+++ The records
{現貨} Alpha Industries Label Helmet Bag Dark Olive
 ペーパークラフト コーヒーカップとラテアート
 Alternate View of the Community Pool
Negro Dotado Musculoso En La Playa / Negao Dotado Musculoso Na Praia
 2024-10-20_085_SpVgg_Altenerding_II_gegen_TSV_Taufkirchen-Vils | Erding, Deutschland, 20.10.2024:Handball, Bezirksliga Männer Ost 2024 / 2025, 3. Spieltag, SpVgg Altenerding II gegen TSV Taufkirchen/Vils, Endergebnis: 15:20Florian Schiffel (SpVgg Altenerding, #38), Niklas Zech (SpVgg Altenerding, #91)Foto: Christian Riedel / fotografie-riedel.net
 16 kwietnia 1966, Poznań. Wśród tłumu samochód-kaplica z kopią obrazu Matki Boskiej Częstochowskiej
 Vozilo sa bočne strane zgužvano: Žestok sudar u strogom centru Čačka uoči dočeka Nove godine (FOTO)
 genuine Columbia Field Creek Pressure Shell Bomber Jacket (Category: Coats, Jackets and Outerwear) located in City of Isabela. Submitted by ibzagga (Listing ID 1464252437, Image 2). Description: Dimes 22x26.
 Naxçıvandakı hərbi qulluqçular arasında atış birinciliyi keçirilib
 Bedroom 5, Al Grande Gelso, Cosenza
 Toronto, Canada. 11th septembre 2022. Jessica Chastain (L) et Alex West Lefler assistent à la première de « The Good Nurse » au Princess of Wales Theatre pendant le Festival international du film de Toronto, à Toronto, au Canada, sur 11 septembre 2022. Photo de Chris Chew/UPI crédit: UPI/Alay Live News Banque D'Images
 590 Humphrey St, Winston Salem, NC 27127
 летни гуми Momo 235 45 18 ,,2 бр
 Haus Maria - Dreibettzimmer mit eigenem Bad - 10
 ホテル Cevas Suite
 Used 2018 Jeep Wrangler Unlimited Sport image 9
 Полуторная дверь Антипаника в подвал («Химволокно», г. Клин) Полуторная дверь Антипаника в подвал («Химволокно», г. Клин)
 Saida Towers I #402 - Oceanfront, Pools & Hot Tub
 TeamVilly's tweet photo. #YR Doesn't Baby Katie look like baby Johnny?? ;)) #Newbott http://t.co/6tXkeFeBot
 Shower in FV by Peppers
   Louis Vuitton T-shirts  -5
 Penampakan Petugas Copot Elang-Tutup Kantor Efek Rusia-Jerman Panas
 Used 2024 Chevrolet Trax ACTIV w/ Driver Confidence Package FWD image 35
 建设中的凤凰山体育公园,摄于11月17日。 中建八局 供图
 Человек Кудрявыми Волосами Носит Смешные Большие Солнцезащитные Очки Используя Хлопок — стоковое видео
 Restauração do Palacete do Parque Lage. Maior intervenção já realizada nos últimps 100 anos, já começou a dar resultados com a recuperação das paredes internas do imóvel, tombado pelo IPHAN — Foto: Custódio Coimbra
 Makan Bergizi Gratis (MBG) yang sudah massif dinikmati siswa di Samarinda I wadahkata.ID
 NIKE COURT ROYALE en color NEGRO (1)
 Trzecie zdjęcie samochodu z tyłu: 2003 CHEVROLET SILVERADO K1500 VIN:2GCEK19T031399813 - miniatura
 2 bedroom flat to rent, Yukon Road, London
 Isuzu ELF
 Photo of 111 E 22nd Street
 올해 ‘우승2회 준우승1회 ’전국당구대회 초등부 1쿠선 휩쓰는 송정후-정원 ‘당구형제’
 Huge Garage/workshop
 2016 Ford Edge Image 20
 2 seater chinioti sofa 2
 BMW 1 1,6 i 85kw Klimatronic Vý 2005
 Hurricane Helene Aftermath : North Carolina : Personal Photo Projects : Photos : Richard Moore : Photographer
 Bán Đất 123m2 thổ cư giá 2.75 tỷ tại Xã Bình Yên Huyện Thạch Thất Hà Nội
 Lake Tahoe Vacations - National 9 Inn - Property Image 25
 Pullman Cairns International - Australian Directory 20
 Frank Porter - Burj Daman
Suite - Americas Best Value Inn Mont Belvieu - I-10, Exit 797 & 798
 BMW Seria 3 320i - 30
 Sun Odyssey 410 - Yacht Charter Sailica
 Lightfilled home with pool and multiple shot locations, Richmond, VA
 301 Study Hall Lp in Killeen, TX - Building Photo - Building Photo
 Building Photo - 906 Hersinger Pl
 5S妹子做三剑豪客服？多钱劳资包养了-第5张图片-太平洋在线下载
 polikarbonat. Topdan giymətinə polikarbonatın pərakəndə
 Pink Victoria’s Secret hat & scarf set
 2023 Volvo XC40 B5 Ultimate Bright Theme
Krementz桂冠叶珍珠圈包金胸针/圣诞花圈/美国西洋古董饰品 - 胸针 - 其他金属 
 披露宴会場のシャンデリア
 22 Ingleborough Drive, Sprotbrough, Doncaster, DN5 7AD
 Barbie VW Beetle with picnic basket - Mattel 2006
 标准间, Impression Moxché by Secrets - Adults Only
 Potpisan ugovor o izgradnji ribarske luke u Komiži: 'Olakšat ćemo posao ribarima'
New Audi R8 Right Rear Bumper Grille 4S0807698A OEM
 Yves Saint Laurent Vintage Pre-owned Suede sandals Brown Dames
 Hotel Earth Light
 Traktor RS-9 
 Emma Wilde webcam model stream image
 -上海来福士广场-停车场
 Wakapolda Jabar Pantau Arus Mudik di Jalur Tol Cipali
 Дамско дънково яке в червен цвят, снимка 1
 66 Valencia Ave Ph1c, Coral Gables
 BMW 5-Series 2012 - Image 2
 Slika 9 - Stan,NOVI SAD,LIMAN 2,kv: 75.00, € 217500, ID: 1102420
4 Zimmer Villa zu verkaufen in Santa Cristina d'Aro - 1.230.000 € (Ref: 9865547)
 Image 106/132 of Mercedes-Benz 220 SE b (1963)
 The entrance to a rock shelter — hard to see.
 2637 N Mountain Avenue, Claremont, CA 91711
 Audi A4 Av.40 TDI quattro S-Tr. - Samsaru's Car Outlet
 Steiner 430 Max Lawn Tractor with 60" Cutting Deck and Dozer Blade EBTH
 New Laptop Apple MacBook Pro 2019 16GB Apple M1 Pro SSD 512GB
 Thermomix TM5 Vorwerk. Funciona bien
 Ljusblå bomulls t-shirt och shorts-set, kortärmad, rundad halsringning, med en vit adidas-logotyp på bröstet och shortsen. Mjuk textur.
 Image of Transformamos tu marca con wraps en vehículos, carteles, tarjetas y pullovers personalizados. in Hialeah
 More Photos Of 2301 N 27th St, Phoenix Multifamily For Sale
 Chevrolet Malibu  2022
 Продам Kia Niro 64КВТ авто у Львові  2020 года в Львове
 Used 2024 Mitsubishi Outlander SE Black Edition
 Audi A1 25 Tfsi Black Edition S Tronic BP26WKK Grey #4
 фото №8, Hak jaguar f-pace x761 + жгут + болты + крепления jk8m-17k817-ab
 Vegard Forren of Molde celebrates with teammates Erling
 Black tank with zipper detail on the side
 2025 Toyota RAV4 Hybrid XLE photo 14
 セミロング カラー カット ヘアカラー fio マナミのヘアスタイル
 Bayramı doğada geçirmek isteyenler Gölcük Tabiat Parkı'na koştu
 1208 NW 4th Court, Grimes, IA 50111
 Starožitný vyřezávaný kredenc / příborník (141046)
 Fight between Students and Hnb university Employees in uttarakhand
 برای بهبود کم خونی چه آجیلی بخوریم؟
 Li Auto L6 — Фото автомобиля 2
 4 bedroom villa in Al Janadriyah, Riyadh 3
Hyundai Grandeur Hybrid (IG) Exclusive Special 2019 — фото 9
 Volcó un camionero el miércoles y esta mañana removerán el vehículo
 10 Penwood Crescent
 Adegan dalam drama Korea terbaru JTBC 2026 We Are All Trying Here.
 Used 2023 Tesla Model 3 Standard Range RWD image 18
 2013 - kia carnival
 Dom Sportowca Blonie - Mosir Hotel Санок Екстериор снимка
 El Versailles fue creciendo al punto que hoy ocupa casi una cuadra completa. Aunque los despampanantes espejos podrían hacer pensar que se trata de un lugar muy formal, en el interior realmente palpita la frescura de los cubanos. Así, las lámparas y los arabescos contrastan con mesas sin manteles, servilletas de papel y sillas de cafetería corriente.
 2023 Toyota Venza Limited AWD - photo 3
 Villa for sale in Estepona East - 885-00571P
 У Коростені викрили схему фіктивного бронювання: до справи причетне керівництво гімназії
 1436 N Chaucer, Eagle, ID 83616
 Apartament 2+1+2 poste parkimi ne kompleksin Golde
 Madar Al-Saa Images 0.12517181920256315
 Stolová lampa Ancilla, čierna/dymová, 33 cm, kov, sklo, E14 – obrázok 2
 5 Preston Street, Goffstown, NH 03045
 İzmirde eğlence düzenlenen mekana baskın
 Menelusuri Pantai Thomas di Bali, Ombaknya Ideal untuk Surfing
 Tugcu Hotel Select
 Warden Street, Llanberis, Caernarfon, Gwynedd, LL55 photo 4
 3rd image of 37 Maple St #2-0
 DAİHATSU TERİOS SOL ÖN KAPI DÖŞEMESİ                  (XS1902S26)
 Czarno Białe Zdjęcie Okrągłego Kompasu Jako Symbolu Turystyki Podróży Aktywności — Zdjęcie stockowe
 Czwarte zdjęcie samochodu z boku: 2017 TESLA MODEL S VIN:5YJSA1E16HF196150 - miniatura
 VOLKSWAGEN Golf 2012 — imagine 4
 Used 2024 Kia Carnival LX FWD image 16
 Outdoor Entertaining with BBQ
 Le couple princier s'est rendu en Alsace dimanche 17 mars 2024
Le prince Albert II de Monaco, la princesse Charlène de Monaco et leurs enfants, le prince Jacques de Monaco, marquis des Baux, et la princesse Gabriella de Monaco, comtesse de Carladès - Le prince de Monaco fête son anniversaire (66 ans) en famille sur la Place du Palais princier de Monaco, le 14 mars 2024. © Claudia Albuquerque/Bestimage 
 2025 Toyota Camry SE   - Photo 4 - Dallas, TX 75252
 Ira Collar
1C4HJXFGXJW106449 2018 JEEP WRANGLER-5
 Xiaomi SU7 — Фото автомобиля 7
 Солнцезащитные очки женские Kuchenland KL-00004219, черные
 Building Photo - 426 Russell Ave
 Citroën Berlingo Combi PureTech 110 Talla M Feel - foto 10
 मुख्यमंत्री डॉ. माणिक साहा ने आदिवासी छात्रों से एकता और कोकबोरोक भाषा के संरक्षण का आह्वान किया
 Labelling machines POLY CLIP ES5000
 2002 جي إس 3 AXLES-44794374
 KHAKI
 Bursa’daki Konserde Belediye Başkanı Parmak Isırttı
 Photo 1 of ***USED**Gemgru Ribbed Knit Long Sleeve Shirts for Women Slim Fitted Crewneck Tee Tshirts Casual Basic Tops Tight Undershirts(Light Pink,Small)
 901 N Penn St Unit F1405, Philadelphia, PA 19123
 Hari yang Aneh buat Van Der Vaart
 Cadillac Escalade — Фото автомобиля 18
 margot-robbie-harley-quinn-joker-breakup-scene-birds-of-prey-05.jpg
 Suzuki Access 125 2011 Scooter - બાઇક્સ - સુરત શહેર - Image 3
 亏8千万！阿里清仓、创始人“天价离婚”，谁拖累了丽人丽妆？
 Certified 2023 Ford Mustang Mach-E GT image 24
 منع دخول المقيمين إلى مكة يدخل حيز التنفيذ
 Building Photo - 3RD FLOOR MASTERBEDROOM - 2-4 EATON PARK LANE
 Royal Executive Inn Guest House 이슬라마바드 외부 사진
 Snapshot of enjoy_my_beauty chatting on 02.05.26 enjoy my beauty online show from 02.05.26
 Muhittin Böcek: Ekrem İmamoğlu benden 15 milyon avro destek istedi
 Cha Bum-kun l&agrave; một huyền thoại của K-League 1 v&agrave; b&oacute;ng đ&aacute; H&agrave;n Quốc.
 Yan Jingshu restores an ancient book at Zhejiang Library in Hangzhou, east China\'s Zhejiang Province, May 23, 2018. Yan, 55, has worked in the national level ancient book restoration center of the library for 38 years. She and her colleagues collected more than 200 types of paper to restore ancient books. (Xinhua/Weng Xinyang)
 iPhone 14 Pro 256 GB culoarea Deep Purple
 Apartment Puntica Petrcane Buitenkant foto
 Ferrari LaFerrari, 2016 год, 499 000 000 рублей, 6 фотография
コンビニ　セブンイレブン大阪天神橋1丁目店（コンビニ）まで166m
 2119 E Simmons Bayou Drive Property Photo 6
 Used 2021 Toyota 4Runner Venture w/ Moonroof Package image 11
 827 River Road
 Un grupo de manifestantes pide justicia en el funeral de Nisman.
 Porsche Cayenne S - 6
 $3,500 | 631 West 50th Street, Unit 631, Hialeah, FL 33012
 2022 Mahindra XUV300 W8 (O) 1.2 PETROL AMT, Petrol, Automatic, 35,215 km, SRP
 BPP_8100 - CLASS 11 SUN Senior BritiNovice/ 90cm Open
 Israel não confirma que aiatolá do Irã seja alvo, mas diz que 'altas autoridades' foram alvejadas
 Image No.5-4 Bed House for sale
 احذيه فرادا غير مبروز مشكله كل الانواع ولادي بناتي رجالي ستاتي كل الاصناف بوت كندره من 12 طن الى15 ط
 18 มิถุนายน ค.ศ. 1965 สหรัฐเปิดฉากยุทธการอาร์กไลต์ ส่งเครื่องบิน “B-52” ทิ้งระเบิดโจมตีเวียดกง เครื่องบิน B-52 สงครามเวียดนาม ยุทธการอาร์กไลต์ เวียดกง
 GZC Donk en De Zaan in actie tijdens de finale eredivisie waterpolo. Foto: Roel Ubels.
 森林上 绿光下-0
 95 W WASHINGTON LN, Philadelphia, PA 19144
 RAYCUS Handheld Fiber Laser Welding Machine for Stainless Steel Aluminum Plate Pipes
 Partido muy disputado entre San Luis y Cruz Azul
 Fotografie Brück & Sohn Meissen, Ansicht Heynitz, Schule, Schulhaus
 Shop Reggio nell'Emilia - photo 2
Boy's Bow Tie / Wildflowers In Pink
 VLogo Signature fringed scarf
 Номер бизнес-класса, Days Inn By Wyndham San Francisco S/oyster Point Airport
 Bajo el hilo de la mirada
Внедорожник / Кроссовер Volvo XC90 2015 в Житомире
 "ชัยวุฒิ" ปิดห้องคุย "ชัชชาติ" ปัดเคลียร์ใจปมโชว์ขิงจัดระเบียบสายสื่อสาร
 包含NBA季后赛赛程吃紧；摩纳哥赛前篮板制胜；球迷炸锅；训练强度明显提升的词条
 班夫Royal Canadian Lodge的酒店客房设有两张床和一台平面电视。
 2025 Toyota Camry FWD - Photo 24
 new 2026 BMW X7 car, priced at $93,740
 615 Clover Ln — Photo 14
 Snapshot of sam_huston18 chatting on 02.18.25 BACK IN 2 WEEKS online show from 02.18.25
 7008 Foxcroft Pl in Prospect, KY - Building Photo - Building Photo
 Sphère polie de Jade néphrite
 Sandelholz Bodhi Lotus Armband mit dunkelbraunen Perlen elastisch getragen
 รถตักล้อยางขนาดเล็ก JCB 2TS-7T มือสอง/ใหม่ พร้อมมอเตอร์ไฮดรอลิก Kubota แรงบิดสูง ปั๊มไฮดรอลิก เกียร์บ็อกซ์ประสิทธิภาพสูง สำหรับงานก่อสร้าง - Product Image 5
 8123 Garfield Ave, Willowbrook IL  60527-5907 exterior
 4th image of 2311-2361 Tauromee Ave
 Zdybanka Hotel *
++++++
-- Problem --
Task for the records above: copy every line in which the word "Ford" occurs.

-- Result --
 2016 Ford Edge Image 20
 Certified 2023 Ford Mustang Mach-E GT image 24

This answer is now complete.